• _Passage to read_
+---+

Let’s talk Mondays.
Mondays tend to be my hardest day of the week, and I know many people who can understand this sentiment. Most of these people work Monday-Friday jobs, which can be hard to go back to after a weekend.
Being a stay-at-home mom, I don’t have a paying job to drag myself back to. So why is this day so hard for me?
The simple answer? Because my husband goes back to work.
No, seriously. I’ve come to the conclusion that it messes with my kids. For a while I thought it was something I was doing (like, am I just a terrible mom?!), until I realized that the problems we have are almost ONLY, and ALWAYS, on Mondays.
So what is it that makes Mondays so rough?
The top thing that happens is that my kids refuse to cooperate with naps.
Normally, Amelia will nap around 9 or 9:30 for about an hour (maybe longer). On Mondays, I’m lucky if I can get her to go to sleep around 10. And if she sleeps more than 30 minutes, it’s a miracle.
This lack of a good morning naps makes her CRANKY. Because she’s cranky, I can barely put her down without her screaming like the entire world is ending. And I don’t mean she’s crying because babies cry. I mean SCREAMING to the point where it sounds like she’s gonna lose her voice (because that ‘s what would happen if an adult did that). So I’m constantly trying to keep her somewhat comforted.

+---+

• _Data provided_
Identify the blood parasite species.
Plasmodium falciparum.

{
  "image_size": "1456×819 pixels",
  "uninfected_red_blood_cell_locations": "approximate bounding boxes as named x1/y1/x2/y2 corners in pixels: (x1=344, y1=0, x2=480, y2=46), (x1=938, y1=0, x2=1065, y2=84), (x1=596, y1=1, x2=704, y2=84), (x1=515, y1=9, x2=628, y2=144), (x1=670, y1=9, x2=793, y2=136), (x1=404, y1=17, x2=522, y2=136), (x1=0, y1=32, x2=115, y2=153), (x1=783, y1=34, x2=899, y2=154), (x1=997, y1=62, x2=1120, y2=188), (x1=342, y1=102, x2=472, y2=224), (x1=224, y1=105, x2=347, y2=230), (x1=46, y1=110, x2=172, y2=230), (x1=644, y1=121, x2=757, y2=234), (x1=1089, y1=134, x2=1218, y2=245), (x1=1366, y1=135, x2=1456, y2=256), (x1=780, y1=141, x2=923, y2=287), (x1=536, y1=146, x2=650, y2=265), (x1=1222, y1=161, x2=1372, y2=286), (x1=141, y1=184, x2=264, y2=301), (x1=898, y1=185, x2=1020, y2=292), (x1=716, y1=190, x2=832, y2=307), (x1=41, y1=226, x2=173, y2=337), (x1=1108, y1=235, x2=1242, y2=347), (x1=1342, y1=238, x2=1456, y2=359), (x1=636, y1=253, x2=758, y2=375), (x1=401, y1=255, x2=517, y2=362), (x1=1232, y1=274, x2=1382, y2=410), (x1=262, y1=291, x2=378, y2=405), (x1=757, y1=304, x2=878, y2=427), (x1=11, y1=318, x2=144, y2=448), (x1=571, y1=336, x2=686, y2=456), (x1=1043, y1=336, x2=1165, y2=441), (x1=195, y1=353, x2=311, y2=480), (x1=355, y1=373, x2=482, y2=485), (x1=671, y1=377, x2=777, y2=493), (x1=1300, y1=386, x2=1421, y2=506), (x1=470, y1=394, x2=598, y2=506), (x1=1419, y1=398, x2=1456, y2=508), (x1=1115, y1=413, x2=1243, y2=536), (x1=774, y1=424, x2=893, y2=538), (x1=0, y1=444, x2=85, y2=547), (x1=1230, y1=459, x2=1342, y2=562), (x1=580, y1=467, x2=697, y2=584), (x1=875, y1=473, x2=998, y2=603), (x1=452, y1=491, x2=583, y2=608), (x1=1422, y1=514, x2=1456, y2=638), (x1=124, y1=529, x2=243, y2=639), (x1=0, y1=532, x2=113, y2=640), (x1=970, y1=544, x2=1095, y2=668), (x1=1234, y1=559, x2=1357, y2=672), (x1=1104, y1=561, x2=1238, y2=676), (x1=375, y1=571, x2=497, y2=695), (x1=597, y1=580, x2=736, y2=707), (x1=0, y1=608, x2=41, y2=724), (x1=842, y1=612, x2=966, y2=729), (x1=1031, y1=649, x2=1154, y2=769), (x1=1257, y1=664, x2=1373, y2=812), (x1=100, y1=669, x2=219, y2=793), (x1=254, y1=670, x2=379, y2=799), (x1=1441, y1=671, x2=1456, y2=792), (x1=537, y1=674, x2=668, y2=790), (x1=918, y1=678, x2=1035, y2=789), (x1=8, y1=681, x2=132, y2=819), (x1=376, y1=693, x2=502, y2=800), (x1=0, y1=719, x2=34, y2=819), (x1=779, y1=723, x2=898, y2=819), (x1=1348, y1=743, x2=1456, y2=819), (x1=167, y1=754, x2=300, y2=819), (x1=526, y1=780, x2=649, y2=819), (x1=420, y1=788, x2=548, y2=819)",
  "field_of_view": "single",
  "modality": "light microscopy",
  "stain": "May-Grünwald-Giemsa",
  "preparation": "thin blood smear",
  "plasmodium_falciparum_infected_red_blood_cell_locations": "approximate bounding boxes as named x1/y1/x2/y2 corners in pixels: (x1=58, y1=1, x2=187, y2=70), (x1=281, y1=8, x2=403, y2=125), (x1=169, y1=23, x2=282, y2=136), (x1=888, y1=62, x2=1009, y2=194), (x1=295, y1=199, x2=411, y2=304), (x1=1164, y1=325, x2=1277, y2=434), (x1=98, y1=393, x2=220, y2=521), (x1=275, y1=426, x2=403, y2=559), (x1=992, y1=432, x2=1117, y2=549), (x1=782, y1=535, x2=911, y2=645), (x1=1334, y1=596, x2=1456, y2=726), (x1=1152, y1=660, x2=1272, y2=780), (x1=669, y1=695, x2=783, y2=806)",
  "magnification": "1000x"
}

+---+

• _Requests_
[a] Copy the entries word for word, from their start through the line containing "Plasmodium falciparum.".
[b] Continue the blog post about why Mondays are hard from the point where it stops.

• _Answers below_
[a]
Identify the blood parasite species.
Plasmodium falciparum.

[b]
(Just so y’all know, teething makes this 1000 times worse)
While I’m in the midst of that, I inevitably forget to make Rin go to the potty. And even if I do remember, she fights me tooth and nail on it, so a 1 minute activity takes at least 5 minutes to complete (all while she and her sister scream bloody murder). So there’s almost always a pee cleanup on Mondays. The rest of the week, using the potty is no big.
At least today, while I was trying to put Amelia down for a nap again, she had her accident in the bathroom when she was trying to get her pants down to use the potty...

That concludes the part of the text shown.